Il re Carlo I d’Angiò spostò a Castel Nuovo (Maschio Angioino) la corte. Mantenne tuttavia a castel dell’Ovo – che proprio in questo periodo comincia ad essere denominato chateau de l’Oeuf o castrum Ovi incantati – i beni da custodire nel luogo meglio fortificato: ne fece quindi la residenza della famiglia, apportandovi allo scopo numerosi restauri e modifiche, e vi mantenne il tesoro reale. In questo periodo, in quanto prigione di stato, nel castello vi fu rinchiuso Corradino di Svevia prima di essere decapitato nella piazza del Mercato, e i figli di Manfredi e della regina Elena Ducas.

Alfonso V d’Aragona, iniziatore della dominazione aragonese a Napoli (1442 – 1503), apportò al castello ulteriori ristrutturazioni, arricchendo il palazzo reale, ripristinando il molo, potenziando le strutture difensive e abbassando le torri.
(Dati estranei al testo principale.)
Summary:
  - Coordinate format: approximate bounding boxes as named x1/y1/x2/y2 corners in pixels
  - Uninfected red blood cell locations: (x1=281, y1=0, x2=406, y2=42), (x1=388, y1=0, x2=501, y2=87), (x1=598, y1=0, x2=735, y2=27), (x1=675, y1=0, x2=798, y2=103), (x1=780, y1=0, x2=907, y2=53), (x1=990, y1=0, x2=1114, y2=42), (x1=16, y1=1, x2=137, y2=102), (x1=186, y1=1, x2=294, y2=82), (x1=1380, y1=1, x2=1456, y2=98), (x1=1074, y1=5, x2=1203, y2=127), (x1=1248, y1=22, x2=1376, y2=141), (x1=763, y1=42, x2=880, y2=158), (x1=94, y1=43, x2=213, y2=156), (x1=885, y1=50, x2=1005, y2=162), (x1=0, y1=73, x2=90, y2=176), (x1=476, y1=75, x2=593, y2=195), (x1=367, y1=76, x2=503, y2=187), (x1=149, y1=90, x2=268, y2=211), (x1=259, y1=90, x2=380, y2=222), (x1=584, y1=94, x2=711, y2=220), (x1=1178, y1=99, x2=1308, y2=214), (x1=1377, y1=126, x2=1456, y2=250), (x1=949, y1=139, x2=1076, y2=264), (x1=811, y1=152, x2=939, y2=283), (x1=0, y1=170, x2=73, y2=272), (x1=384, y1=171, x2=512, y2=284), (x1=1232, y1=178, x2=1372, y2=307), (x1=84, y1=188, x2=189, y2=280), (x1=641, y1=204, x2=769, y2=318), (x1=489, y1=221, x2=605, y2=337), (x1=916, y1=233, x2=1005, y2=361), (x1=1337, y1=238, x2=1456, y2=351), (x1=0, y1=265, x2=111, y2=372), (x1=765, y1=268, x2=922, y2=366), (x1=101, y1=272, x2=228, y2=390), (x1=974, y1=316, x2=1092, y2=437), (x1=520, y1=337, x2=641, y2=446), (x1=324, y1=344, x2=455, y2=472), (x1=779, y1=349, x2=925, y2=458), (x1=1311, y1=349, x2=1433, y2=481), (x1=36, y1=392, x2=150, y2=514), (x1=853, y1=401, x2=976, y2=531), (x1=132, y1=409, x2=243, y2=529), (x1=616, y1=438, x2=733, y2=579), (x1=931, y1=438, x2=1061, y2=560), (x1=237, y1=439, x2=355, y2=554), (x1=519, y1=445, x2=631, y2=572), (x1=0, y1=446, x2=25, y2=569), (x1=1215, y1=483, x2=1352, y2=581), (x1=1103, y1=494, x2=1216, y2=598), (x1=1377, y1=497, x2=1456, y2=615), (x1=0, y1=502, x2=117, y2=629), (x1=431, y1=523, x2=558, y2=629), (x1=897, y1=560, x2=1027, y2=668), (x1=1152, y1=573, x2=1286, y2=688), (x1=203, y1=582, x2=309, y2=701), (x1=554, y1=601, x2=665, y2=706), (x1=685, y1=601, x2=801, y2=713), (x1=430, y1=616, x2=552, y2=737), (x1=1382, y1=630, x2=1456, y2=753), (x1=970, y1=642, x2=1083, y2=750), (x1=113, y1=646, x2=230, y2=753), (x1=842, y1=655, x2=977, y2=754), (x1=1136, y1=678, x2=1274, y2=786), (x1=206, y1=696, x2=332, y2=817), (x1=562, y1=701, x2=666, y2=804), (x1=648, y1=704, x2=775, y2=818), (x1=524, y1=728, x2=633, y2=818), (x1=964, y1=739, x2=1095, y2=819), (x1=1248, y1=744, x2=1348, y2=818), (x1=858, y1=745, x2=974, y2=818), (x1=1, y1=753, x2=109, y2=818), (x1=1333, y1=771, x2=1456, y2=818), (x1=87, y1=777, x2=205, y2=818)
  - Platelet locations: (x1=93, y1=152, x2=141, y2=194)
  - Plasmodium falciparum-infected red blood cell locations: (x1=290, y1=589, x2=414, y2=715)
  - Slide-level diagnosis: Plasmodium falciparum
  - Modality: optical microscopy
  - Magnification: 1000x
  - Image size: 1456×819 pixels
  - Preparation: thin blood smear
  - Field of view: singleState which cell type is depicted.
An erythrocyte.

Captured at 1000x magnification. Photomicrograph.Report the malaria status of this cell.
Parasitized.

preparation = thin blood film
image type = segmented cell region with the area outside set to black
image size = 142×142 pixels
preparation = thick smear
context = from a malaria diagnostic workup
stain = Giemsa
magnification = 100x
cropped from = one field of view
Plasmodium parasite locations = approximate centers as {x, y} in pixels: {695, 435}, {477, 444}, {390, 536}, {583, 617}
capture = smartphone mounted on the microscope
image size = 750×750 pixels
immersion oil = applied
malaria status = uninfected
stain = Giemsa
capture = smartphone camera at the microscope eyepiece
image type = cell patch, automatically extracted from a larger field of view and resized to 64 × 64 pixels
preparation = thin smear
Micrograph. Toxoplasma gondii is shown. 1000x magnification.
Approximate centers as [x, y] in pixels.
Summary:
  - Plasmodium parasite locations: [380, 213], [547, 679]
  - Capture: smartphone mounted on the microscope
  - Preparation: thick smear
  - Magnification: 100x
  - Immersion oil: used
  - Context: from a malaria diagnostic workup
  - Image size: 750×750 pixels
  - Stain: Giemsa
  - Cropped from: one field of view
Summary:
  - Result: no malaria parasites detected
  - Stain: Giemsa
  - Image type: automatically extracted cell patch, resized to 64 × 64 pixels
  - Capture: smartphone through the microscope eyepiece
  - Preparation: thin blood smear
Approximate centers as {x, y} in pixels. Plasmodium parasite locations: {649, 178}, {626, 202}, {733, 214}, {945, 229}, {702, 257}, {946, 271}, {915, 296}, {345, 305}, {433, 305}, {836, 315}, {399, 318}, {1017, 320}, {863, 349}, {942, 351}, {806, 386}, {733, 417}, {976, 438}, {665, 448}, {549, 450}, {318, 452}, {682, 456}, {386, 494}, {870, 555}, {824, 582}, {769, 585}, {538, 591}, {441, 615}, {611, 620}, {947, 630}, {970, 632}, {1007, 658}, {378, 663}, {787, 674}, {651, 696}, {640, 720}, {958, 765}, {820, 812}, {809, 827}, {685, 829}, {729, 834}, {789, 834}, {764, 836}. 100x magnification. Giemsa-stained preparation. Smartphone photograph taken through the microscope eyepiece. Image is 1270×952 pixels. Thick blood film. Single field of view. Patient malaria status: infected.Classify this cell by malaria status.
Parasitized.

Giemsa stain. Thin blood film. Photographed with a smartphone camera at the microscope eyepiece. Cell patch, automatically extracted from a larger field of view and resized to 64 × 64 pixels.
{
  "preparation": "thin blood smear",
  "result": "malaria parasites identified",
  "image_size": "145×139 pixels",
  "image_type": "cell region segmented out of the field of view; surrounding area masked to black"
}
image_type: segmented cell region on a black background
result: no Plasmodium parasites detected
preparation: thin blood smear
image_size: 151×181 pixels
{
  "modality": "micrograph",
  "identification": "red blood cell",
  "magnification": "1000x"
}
Durante il periodo del cosiddetto “Risanamento”, che cambiò il volto di Napoli dopo l’Unità d’Italia, un progetto elaborato dall’Associazione degli scienziati letterati e artisti nel 1871 prevedeva l’abbattimento del castello per far posto ad un nuovo rione. Tuttavia quel progetto non fu attuato e l’edificio rimase in possesso del demanio e praticamente in stato di abbandono, fino all’inizio dei restauri nel 1975.

Oggi è annesso allo storico rione di Santa Lucia ed è visitabile. Nelle grandi sale si svolgono mostre, convegni e manifestazioni. Alla sua base sorge il porticciolo turistico del “Borgo Marinari”, animato da ristoranti e bar, sede storica di alcuni tra i più prestigiosi circoli nautici napoletani.